Unfortunately, the predominant relationship that businesses and governments have with their primary natural stakeholders is often parasitic, and one that has proven to be destructive for all ecosystems. In the coming UN Decade on Ecosystem Restoration, our challenge is to shift our primary relationship with the natural world from a parasitic to a collaborative and regenerative relationship with our planetary stakeholders.
There is already an incredible new wave of innovators who have taken the approach of forming public-planet partnerships with their natural stakeholders, whether that’s partnering with ocean currents to clean the Great Pacific Garbage Patch, partnering with bees from a colony that can collect 4 billion environmental data points annually, partnering with animals to help predict and adapt to natural disasters, or even forming conservation partnerships between trees and monks.

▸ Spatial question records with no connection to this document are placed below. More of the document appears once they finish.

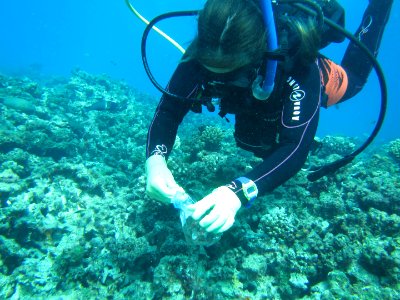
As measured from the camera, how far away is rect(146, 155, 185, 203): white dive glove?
2.31m

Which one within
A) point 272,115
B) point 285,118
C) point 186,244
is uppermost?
point 272,115

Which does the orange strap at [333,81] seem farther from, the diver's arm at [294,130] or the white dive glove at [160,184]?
the white dive glove at [160,184]

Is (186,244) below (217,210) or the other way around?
below

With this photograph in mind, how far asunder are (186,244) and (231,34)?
232 centimetres

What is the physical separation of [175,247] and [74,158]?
501 cm

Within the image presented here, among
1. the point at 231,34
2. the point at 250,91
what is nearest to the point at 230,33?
the point at 231,34

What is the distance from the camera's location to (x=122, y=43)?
15562 centimetres

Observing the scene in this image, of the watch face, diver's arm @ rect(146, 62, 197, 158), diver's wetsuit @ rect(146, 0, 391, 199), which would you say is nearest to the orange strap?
diver's wetsuit @ rect(146, 0, 391, 199)

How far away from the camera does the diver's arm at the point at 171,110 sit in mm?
2990

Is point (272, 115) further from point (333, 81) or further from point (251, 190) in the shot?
point (333, 81)

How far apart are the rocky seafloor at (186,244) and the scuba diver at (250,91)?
1048 millimetres

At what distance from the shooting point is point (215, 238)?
2.23 m

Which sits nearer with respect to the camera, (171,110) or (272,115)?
(272,115)

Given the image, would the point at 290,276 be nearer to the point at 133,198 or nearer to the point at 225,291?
the point at 225,291
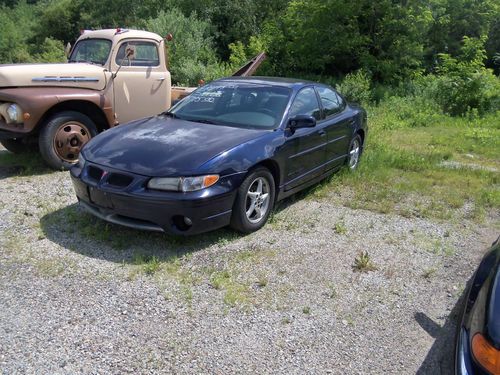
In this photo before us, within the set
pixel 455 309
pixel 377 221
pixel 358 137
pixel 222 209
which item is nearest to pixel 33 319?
pixel 222 209

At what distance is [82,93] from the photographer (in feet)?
22.0

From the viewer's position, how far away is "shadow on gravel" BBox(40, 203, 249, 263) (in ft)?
14.2

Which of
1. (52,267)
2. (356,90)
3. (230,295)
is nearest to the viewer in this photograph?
(230,295)

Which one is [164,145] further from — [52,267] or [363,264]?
[363,264]

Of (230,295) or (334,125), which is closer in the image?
(230,295)

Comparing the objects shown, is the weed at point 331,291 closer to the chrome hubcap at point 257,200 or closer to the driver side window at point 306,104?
the chrome hubcap at point 257,200

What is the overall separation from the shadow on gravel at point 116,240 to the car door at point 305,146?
1092 mm

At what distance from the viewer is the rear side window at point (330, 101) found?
6270mm

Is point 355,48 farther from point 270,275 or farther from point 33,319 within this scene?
point 33,319

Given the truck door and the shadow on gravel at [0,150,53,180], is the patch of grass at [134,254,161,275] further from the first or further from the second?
the truck door

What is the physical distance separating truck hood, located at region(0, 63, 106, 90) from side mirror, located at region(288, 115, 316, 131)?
10.8 ft

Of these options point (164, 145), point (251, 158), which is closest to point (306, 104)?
point (251, 158)

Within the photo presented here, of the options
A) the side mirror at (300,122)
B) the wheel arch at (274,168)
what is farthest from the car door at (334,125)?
the wheel arch at (274,168)

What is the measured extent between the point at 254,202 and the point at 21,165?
404 cm
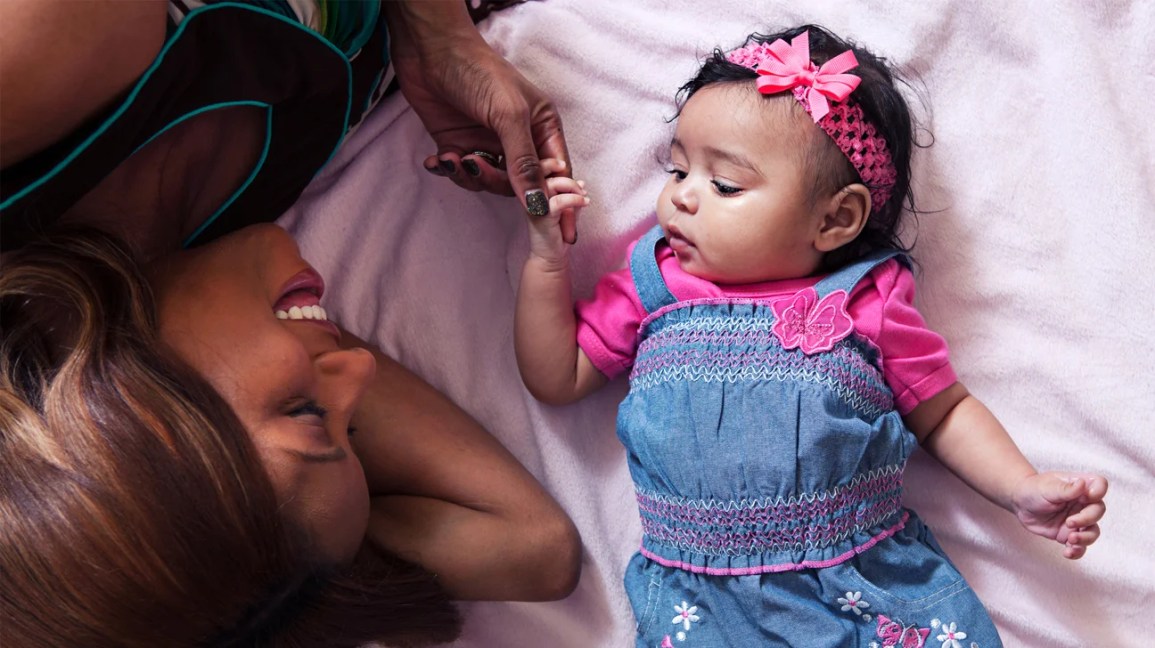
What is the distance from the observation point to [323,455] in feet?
3.08

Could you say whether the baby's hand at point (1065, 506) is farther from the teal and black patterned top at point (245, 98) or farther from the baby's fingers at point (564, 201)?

A rights-based stakeholder approach
A rights-based approach should be at the core of any stakeholder approach— whether a corporation or government undertakes initiatives to conserve, learn from or restore nature, to integrate nature-based solutions, or to actively partner and collaborate with nature.
These approaches are essential, but should not be an offset mechanism for business-as-usual. They must go hand-in-hand with rapid reductions in carbon emissions, and the integration of human rights into the entire supply chain, as called for by the Davos Manifesto.
This means the application of principles such as the ‘gold standard’ being developed by the Indigenous People’s Major Group for Sustainable Development to center the rights of indigenous peoples, local communities, uncontacted peoples, and all women.
An inclusive stakeholder approach for nature also calls on governments and corporations to invest in the development of frameworks that protect the legal rights of nature so that the planet cannot be exploited, and so that stakeholder value is shared across species and ecosystems.
As we enter a defining decade for biodiversity restoration, are we prepared to redefine our relationships with our most critical non-human stakeholders for the sake of humanity itself?